Sutter has 23 hospitals, 33 surgery centers and 12,000 physicians across Northern California, with $13 billion in operating revenue in 2020. Among other allegations, the state’s lawsuit argued Sutter has aggressively bought up hospitals and physician practices throughout the Bay Area and the rest of Northern California, and exploited that market dominance for profit. 

Health care costs in Northern California are 20% to 30% higher than in Southern California, even after adjusting for cost of living, according to a 2018 study from the Nicholas C. Petris Center at the University of California-Berkeley that was cited in the complaint. 

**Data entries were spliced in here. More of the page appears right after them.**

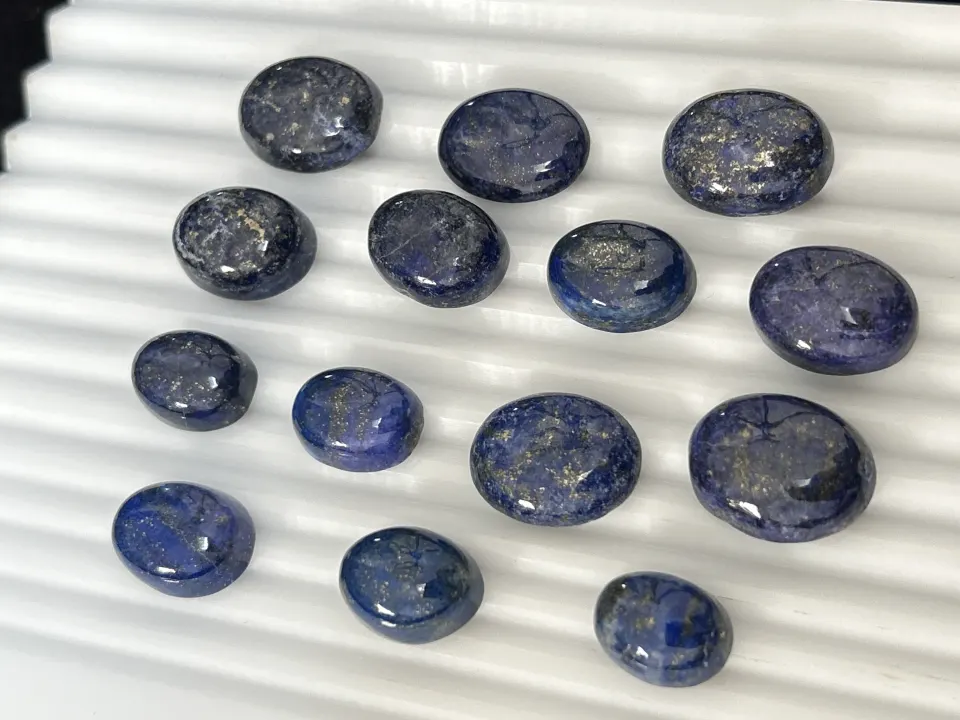 210.40ct Natural Lapis Lazuli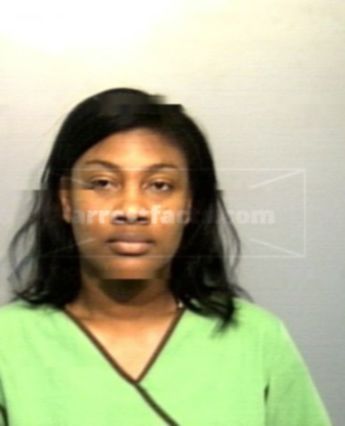 Latoya Andrea Andrews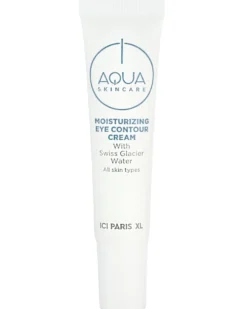 ici paris xl aqua HYDRATERENDE OOGCONTOUR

Among other terms, the settlement requires Sutter to: 

  • Limit what it charges patients for out-of-network services. 
  • Increase transparency by allowing insurers and employers to give patients pricing information. 
  • Cease bundling services and products, and instead offer stand-alone pricing. 

In agreeing to the settlement, Sutter did not admit wrongdoing. Throughout the proceedings, it has maintained that its integrated health system offers tangible benefits for patients, including affordable rates and consistent high-quality care. Sutter spokesperson Amy Thoma Tan said in an email that the settlement would not reduce the quality of patient care. 

“Our commitment to providing high-quality care to our patients is unwavering, and independent data shows that our quality yields better health outcomes and a lower total cost of care,” she wrote. “Sutter’s quality of care is nationally recognized, with the majority of our hospitals and facilities outperforming state and national averages in nearly every measure of quality.” 

Still, under the terms of the settlement, Sutter agreed to end a host of practices that Becerra, who now heads the U.S. Department of Health and Human Services, alleged unfairly stifled competition. Among other conditions, the settlement also requires Sutter to limit what it charges patients for out-of-network services and end its all-or-nothing contracting deals with payers, which demanded that an insurer that wanted to include any one of the Sutter hospitals or clinics in its network must include all of them. 

Sutter has earned an average 42% annual profit margin over the past decade from medical treatments paid for by commercial insurers like the plaintiff companies, according to a recent analysis by Glenn Melnick, a health care economist at the University of Southern California.  

Sutter also faces a second federal class-action lawsuit alleging anti-competitive behavior. But while Sutter remains in the crosshairs, its practices are not unique. Experts say negotiating tactics including all-or-nothing contracts and anti-tiering provisions have become widespread among hospital systems nationwide. 

“Any system could change their practices tomorrow. If we have to wait for the courts to force them to not use anti-competitive practices, that’s really disappointing,” said Elizabeth Mitchell, CEO of the Purchaser Business Group on Health, which represents employers that buy insurance coverage for their workers. 

“What the Sutter case proves is that the people who pay for and receive care can achieve accountability from the health care system. But it shouldn’t be that hard.” 

This story was produced by KHN, which publishes California Healthline, an editorially independent service of the California Health Care Foundation.